Maximise your SEO potential
The best way to get clarity on which keywords to use is to ask your customers what they would type into Google to find you. By installing Google Analytics, in tandem with a keyword tool such as Jaaxy will help you to understand where your visitors are coming from so that you can expand on successes. Jaaxy is a great keyword tool and I find it the easiest and fastest way to choose the best keywords to get found in Google. This will be what makes all the difference with the success of your small business selling online.
Accept online payments
If you opt to build your website with WordPress (the most popular website template and one that is very versatile) then you can use plug-ins for payment. For example, you can add PayPal buttons where you need them to be and it’s PayPal who would then hold the responsibility of ensuring that all data collected is safe and secure.

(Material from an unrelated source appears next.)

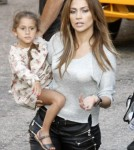 Jennifer Lopez is taking the twins on tour 0503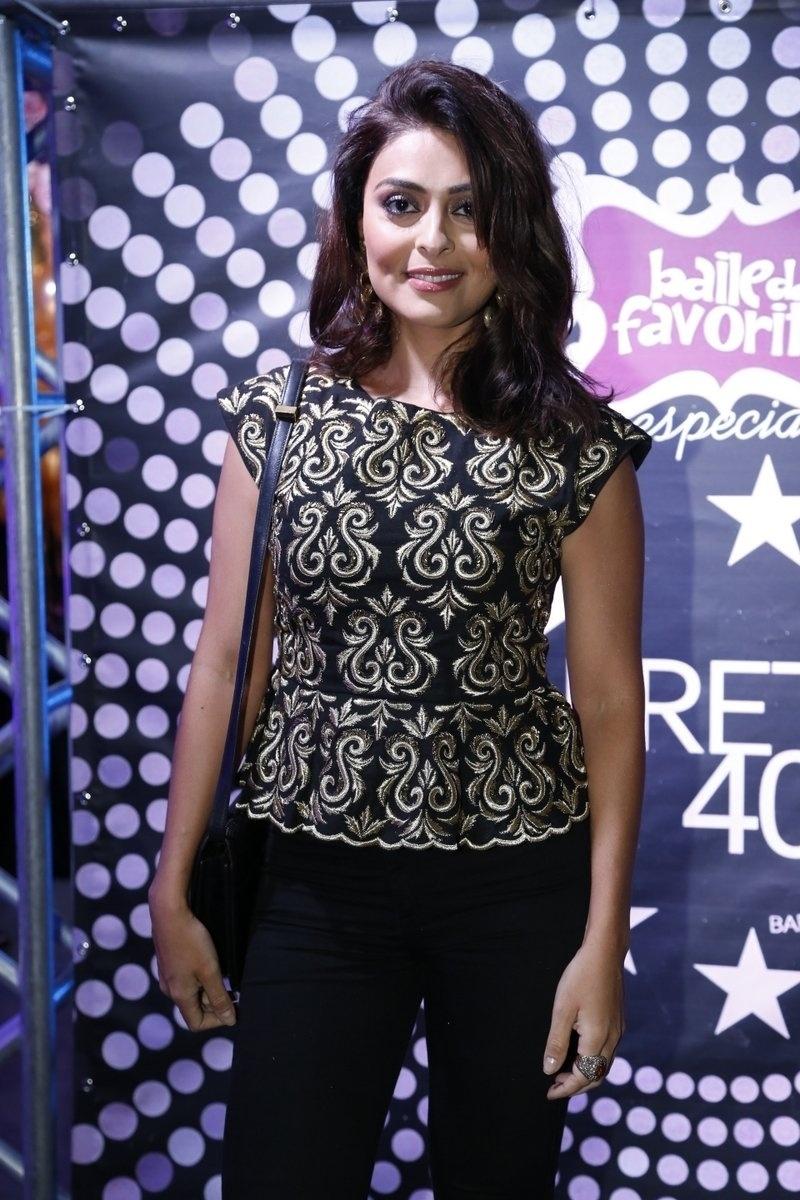 7.ago.2014 - A atriz Juliana Paes vai ao aniversário de 40 anos da cantora Preta Gil no baile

A blog brings your business to life
It’s important to run a blog on your site as it brings your business to life. Remember not to sell on a blog and write about what your customers want to know about, and you’re on the right track.
Socialise your business
Utilising social media sites such as Twitter, Facebook, LinkedIn and Instagram can give you the platform you need to build your following. By having Google Analytics installed, you can get a good idea of where people are visiting your site from and you can then focus on what’s working for you.
Know your legal and data protection obligations
In addition to connecting to your prospects in a friendly manner, you do need to be aware of adding some legal information to your site. Start with your business’s terms and conditions and ensure that your prospects can see that you adhere to the rules of Consumer Contracts Regulations. You can download legal templates from Clickdocs.
Do check out your peers and competition to see what terms and conditions they are using. If you are going to handle a lot of data, then you may need to consider legal requirements. However, most small business selling online is low in data, especially if you use PayPal for your payments.
Have you got your small business selling online now? What’s been your experience and what tools do you suggest others should use?